Kami tiba di lokasi sekitar pukul 04.00 WIB. Saat itu masih sangat sepi dan senyap. Hanya ada 2 warung singgah yang tetap buka 24 jam di pinggiran lokasi wisata dan beberapa kendaraan besar yang melintas dengan kecepatan tinggi.

Wisata Ketep Pass sebenarnya tidak hanya menawarkan pemandangan langsung menghadap Gunung Merapi dan Merbabu, namun ada juga beberapa fasilitas di Ketep Pass ini yang cukup lengkap dan menarik, seperti: Museum Vulkanologi, Bioskop Mini, Teropong, Gardu Pandang, dan Pelataran Panca Arga.

Tempat pertama yang biasanya langsung dituju oleh para pengunjung biasanya adalah Gardu Pandang. Dari Gardu Pandang, para pengunjung dapat melihat secara langsung keelokan Gunung Merapi dan Merbabu sekaligus juga hamparan pertanian yang terletak di kaki kedua gunung tersebut.

Kita juga dapat menonton film pendek berdurasi 25 menit di Bioskop Mini. Dalam film pendek itu kita dapat menyaksikan bermacam histori mengenai Gunung Merapi. Mulai dari sejarah terbentuknya Merapi, hasil-hasil penelitian di Puncak Garuda yang merupakan sebutan untuk puncak Merapi, jalur-jalur pendakian yang biasa dilewati, hingga kejadian-kejadian yang pernah terjadi di Merapi dan semuanya direntet secara kronologis.

Sabtu (11/01) "Ketep Volcano Theatre" salah satu hiburan yang ditawarkan didalam Gardu Pandang Ketep Pass (Foto oleh : Jessica Moranggi Lumbantobing).
Sabtu (11/01) “Ketep Volcano Theatre” salah satu hiburan yang ditawarkan didalam Gardu Pandang Ketep Pass (Foto oleh : Jessica Moranggi Lumbantobing).

Museum Vulkanologi yang memiliki luas kurang lebih 550 meter persegi ini memamerkan seperti beberapa contoh batu-batuan
erupsi, poster puncak Garuda, poster peringatan dini lahar Gunung Merapi, dan juga beberapa hasil dokumentasi dari aktivitas Gunung Merapi lainnya.

Ketep Pass juga menyediakan sarana edukasi mengenal sejarah Gunung Merapi melalui film dokumenter dan alat-alat peraga yang telah tersedia di Volcano Centre. Lokasi wisata Ketep Pass yang luasnya kurang lebih 8000 meter persegi ini hanya menyediakan 2 teropong dimana satu teropong terletak di Gardu Pandang dan yang lainnya di Pelataran Panca Arga. Namun kedua teropong tersebut tidaklah gratis, jika ingin menggunakan teropong kita diwajibkan membayar Rp 3.000 terlebih dahulu.

Ternyata fasilitas Pelataran Panca Arga juga tak kalah dalam menyajikan pemandangan alam. Cukup berdiri dari tempat Pelataran Panca Arga, kita sudah dapat memandang 5 gunung sekaligus diantaranya: Gunung Merapi, Merbabu, Sindoro, Sumbing, dan Slamet.

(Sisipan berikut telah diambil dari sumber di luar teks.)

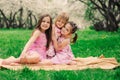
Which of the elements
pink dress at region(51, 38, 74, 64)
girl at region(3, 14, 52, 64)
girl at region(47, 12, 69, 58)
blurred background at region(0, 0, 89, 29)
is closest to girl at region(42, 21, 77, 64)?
pink dress at region(51, 38, 74, 64)

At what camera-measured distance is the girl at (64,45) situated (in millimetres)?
9906

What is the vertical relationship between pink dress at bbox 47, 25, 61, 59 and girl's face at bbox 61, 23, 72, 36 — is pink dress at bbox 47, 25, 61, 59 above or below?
below

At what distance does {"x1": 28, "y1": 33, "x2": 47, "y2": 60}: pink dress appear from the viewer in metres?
10.1

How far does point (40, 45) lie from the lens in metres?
10.1

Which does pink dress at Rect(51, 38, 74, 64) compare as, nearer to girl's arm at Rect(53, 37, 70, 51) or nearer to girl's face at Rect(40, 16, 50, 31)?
girl's arm at Rect(53, 37, 70, 51)

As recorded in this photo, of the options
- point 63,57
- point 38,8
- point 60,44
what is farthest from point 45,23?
point 38,8

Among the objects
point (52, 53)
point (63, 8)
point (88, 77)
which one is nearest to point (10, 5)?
point (63, 8)

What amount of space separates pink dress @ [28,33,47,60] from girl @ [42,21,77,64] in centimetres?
25

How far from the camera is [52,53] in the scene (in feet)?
33.3

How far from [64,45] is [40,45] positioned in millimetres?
511

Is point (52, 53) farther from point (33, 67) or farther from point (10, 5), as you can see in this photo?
point (10, 5)

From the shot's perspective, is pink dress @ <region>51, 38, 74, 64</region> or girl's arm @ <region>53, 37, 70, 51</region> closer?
pink dress @ <region>51, 38, 74, 64</region>

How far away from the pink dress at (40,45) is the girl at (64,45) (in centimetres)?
25

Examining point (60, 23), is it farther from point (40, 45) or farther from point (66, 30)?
point (40, 45)
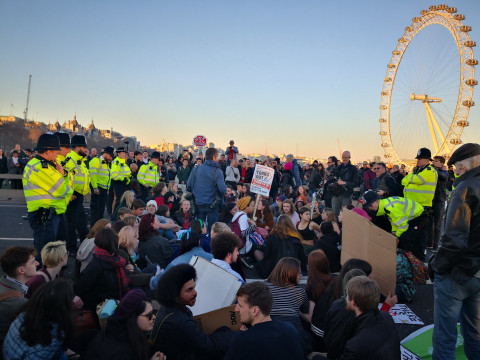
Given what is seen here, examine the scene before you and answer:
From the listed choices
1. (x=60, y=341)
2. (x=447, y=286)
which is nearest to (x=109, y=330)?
(x=60, y=341)

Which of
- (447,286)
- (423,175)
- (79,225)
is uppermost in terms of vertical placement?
(423,175)

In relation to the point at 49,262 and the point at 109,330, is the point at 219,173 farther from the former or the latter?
the point at 109,330

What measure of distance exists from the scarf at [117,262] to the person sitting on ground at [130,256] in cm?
31

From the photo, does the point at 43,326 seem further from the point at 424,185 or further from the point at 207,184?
the point at 424,185

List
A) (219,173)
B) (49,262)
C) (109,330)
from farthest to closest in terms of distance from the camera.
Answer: (219,173), (49,262), (109,330)

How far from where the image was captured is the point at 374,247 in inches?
191

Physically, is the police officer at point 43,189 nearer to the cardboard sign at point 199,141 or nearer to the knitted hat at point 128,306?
the knitted hat at point 128,306

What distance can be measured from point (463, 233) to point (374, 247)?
6.25ft

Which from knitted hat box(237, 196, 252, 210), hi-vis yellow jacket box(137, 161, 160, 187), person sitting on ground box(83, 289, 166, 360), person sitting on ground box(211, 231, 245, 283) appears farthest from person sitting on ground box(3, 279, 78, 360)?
hi-vis yellow jacket box(137, 161, 160, 187)

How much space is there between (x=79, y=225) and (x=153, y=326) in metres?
4.83

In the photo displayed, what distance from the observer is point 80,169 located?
6977 millimetres

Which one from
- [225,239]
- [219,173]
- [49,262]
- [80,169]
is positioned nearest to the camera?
[49,262]

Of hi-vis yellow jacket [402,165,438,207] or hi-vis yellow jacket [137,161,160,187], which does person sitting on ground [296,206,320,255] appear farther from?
hi-vis yellow jacket [137,161,160,187]

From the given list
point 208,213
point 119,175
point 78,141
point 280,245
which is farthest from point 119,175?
point 280,245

Sabtu (11/01) Pemandangan terbitnya matahari dibalik Gunung Merapi dilihat dari Gardu Pandang Ketep Pass dini hari (Foto oleh : Jessica Moranggi Lumbantobing).
Sabtu (11/01) Pemandangan terbitnya matahari dibalik Gunung Merapi dilihat dari Gardu Pandang Ketep Pass dini hari (Foto oleh : Jessica Moranggi Lumbantobing).

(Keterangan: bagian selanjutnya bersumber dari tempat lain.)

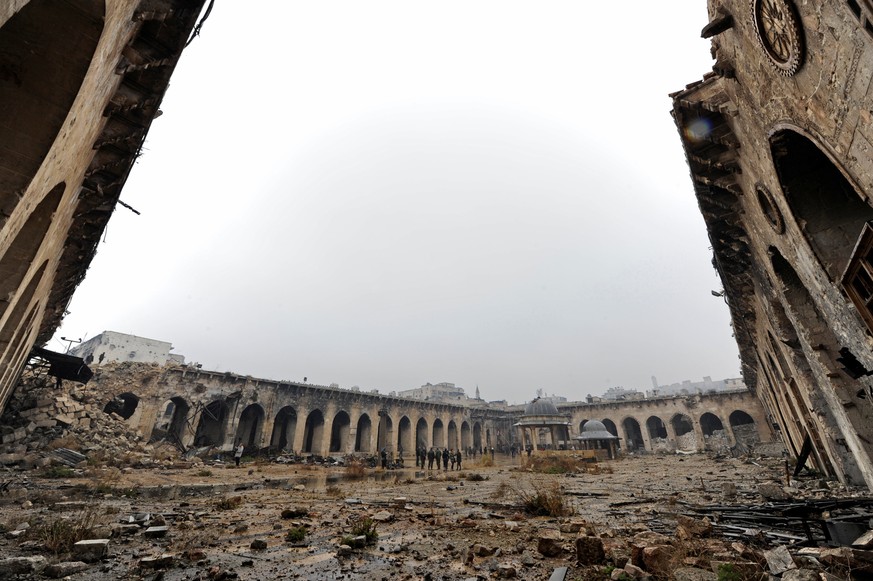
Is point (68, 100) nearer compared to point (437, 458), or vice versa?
point (68, 100)

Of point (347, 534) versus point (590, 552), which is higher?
point (590, 552)

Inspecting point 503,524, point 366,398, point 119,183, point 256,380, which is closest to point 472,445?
point 366,398

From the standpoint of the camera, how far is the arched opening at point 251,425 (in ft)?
93.5

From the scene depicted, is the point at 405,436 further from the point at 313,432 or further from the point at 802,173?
the point at 802,173

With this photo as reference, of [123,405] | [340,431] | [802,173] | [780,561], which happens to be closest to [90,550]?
[780,561]

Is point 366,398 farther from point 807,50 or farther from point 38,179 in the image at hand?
point 807,50

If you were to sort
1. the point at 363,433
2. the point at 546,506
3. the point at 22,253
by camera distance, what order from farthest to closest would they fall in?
the point at 363,433 → the point at 546,506 → the point at 22,253

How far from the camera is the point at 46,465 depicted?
12.7 meters

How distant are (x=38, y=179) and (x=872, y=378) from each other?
35.6 ft

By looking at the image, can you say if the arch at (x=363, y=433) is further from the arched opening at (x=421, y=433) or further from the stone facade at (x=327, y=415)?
the arched opening at (x=421, y=433)

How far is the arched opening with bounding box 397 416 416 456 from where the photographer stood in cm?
3828

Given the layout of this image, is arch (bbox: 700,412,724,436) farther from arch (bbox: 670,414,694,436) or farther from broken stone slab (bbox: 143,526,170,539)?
broken stone slab (bbox: 143,526,170,539)

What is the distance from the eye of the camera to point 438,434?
4291cm

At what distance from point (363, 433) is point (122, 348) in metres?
35.1
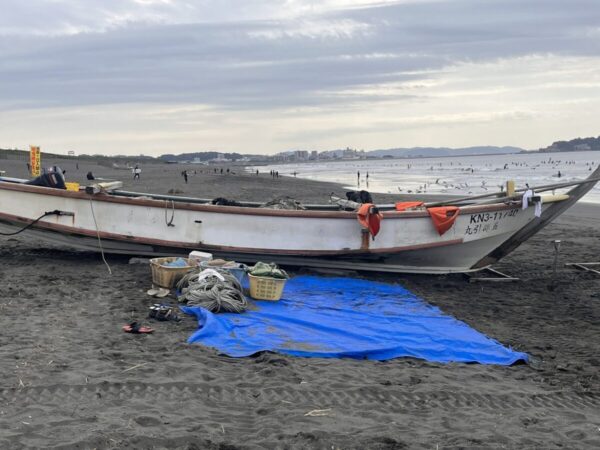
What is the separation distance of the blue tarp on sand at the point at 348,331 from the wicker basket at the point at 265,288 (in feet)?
0.36

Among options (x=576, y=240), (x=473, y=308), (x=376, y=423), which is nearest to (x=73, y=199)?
(x=473, y=308)

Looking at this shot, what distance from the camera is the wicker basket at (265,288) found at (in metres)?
7.16

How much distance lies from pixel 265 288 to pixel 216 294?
2.71 ft

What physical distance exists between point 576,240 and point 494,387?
32.5ft

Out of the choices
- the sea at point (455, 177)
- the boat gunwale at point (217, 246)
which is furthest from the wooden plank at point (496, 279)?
the sea at point (455, 177)

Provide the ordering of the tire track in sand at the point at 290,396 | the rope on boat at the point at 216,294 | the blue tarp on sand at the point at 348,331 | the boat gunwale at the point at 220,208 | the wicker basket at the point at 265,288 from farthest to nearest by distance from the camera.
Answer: the boat gunwale at the point at 220,208, the wicker basket at the point at 265,288, the rope on boat at the point at 216,294, the blue tarp on sand at the point at 348,331, the tire track in sand at the point at 290,396

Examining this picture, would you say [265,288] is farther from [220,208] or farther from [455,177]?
[455,177]

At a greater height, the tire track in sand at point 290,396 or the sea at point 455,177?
the sea at point 455,177

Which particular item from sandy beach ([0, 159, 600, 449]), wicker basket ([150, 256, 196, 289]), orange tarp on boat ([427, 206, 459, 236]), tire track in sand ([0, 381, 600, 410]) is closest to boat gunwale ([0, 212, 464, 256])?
orange tarp on boat ([427, 206, 459, 236])

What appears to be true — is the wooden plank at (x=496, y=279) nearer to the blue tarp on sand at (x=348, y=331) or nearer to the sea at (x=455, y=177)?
the blue tarp on sand at (x=348, y=331)

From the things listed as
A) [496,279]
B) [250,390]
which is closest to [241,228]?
[496,279]

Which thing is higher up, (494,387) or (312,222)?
(312,222)

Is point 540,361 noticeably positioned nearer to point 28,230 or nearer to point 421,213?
point 421,213

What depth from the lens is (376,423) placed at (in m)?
3.87
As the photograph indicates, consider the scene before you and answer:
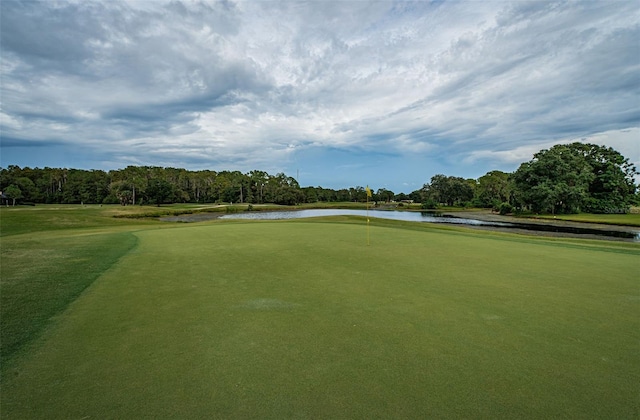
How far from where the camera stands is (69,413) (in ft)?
8.01

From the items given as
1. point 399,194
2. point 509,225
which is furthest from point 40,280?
point 399,194

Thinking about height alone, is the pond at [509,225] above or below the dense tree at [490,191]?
below

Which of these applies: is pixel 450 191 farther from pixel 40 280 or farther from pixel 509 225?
pixel 40 280

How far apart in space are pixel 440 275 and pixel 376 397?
14.9ft

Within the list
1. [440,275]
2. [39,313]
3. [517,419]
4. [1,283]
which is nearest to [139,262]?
[1,283]

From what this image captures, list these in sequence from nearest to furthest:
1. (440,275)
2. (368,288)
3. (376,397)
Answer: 1. (376,397)
2. (368,288)
3. (440,275)

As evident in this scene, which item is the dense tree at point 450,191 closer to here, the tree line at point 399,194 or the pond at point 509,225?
the tree line at point 399,194

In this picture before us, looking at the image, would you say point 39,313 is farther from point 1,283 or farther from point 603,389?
point 603,389

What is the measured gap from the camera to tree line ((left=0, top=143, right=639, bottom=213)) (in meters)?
45.3

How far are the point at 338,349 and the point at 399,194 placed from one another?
142846mm

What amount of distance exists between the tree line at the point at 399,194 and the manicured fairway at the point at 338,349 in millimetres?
46700

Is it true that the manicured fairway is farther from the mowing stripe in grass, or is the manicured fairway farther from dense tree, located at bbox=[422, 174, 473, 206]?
dense tree, located at bbox=[422, 174, 473, 206]

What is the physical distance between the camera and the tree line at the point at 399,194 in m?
45.3

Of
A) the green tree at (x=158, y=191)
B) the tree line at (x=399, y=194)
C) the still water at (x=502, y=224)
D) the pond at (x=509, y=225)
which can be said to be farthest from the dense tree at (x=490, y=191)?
the green tree at (x=158, y=191)
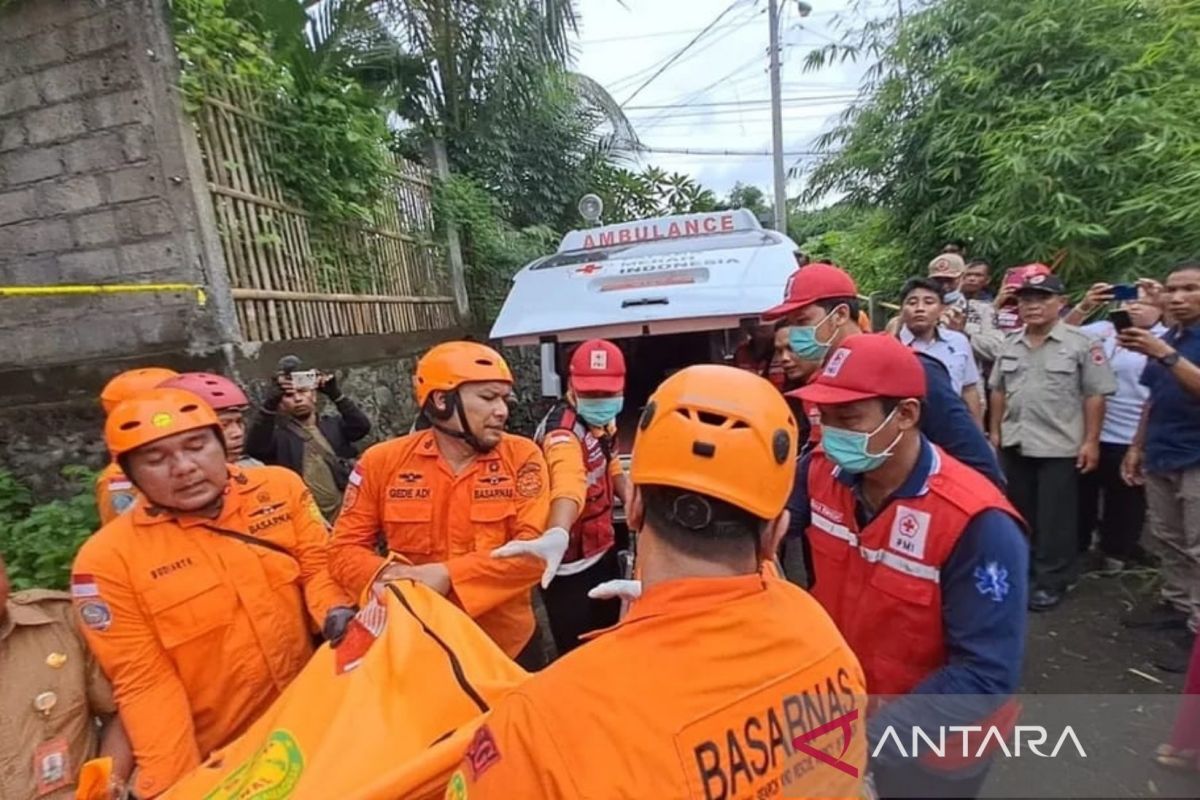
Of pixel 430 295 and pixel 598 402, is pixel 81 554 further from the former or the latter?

Nah, untuk memasuki area Ketep Pass sendiri akan dipungut biaya Rp 7.300/orang sebagai tiket masuk. Namun untuk memasuki area seperti Bioskop Mini dan Museum Vulkanologi akan dikenakan biaya lagi sejumlah Rp 7.000/orang.

Fasilitas pendukung lainnya seperti toilet, musholla, taman bermain anak-anak, area parkir, dan rentetan warung makanan juga tersedia di sekitar area Ketep Pass. Namun sangat disayangkan, di mana ada manusia, di situ selalu ada sampah yang berserakan, hampir di setiap sudut lokasi wisata ada saja sampah plastik yang berserakan. Selain sampah yang berserakan, cukup banyak fasilitas yang sudah menua dan tak terawat sehingga menimbulkan kesan kumuh.

Akhirnya yang kami nanti-nanti sudah datang, sekitar pukul 05.00 WIB matahari mulai muncul dari balik punggung Gunung Merapi. Namun sayang sekali karena langit berawan cukup tebal, kami kesulitan mengabadikan momen sunrise. Sebelum kami meninggalkan tempat sekitaran pukul 08.00 WIB, kami ditagih lagi biaya parkir sejumlah Rp 2.000/motor. Yang mengejutkan bagi kami walaupun matahari sudah meranah hingga di atas kening, hawa sejuk Ketep pun masih bisa menusuk tulang.